Le matin du 15 avril, de longues files se forment dès l'aube devant les bureaux de vote, des quartiers coloniaux de Quito aux marchés populaires de la province du Guayas. Le calme de la journée tranche avec les émeutes et les gaz lacrymogènes du mois précédent. José Miguel Insulza, secrétaire général de l'OEA, salue publiquement le caractère démocratique et ordonné du scrutin.
Les résultats pulvérisent les projections les plus optimistes du palais Carondelet. Le oui rassemble 81,72 % des suffrages exprimés — 86,80 % en excluant les bulletins blancs et nuls. Le non plafonne à 12,43 %. La déferlante vert citron d'Alianza PAIS submerge la quasi-totalité du territoire. Même Guayaquil, forteresse historique de la droite conservatrice, bascule dans le camp de la réforme. Seule la petite province amazonienne de Napo vote majoritairement contre. C'est moins un résultat électoral qu'un verdict de société.

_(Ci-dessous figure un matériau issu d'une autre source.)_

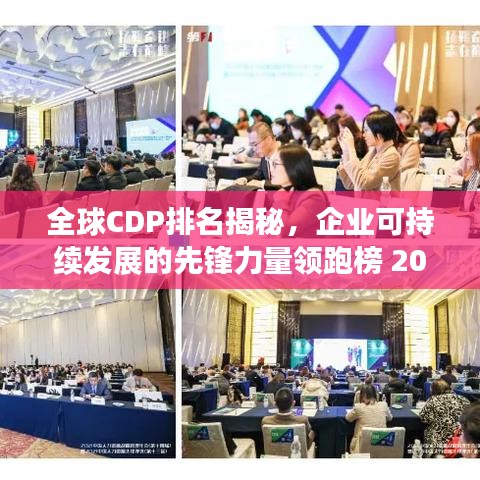 全球CDP排名揭秘，企業(yè)可持續(xù)發(fā)展的先鋒力量領(lǐng)跑榜 2019
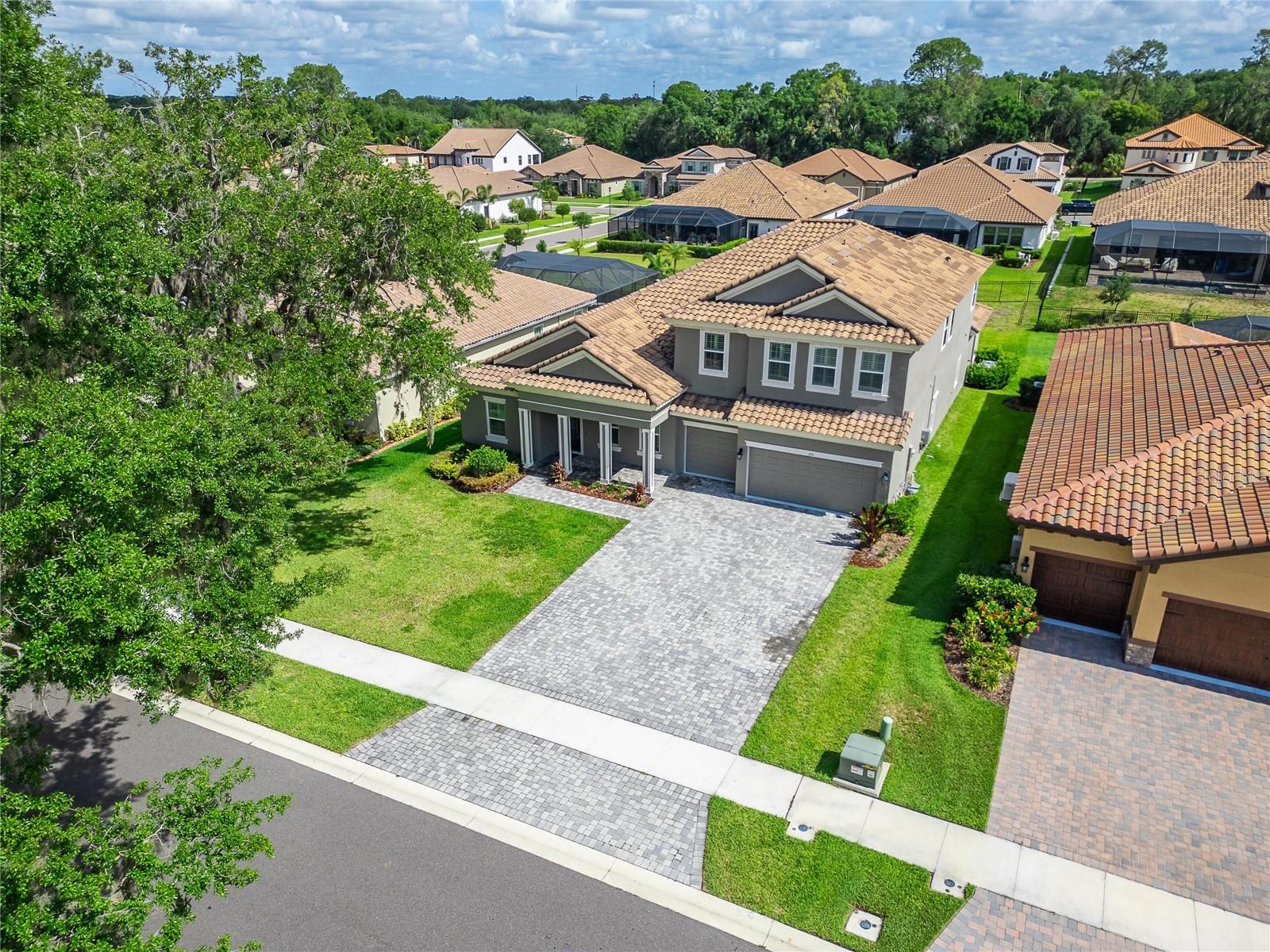 SANCTUARY/JOHN MOORE ROAD - Residential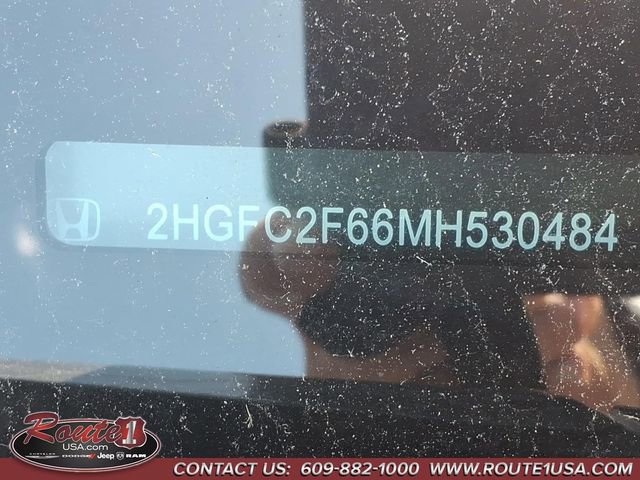 Used 2021 Honda Civic LX image 10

Fort de cette légitimité inattaquable, Correa enclenche la deuxième phase. Le Congrès, amputé de sa majorité, perd sa dernière once d'autorité. Les élections pour désigner les cent trente délégués constituants, convoquées en septembre, tournent à nouveau à l'écrasement : Alianza PAIS remporte quatre-vingts sièges, s'assurant une majorité absolue sans dépendre des alliés de la gauche traditionnelle. L'Assemblée s'installe à Ciudad Alfaro, dans la municipalité de Montecristi — un choix délibérément chargé de sens, en hommage au général Eloy Alfaro, figure tutélaire de la révolution libérale de la fin du XIXe siècle.

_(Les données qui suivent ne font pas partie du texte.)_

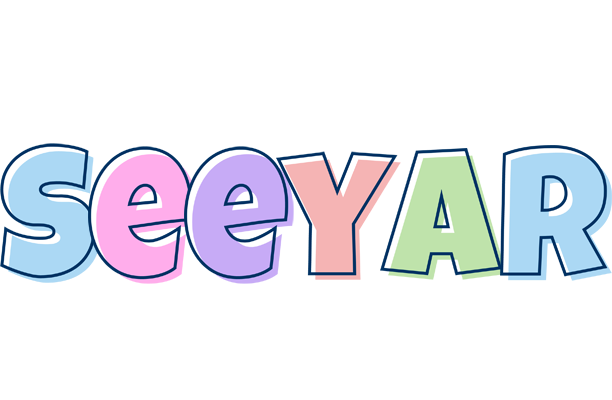 Seeyar pastel logo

La constitution finalement ratifiée par référendum en septembre 2008, avec plus de 60 % d'approbation, opère une mutation radicale de l'État : concentration des pouvoirs exécutifs, droits constitutionnels accordés à la nature, interventionnisme étatique assumé et financé par la rente pétrolière. L'indice d'inégalité de Gini tombe de 0,55 à 0,47 en quelques années — une réduction historique de la pauvreté qui restera l'acquis le plus tangible de la décennie corréiste. Mais l'hyper-présidentialisme gravé dans ce texte porte en lui les germes des crises suivantes, fracturant durablement l'alliance avec les mouvements indigènes et écologistes qui avaient rendu le projet possible. Ce dimanche d'avril 2007, les élites traditionnelles ont perdu leur emprise sur un pays qu'elles gouvernaient sans partage depuis la transition démocratique de 1979. L'architecture juridique née ce jour-là encadre encore aujourd'hui les soubresauts politiques des dix-sept millions d'Équatoriens.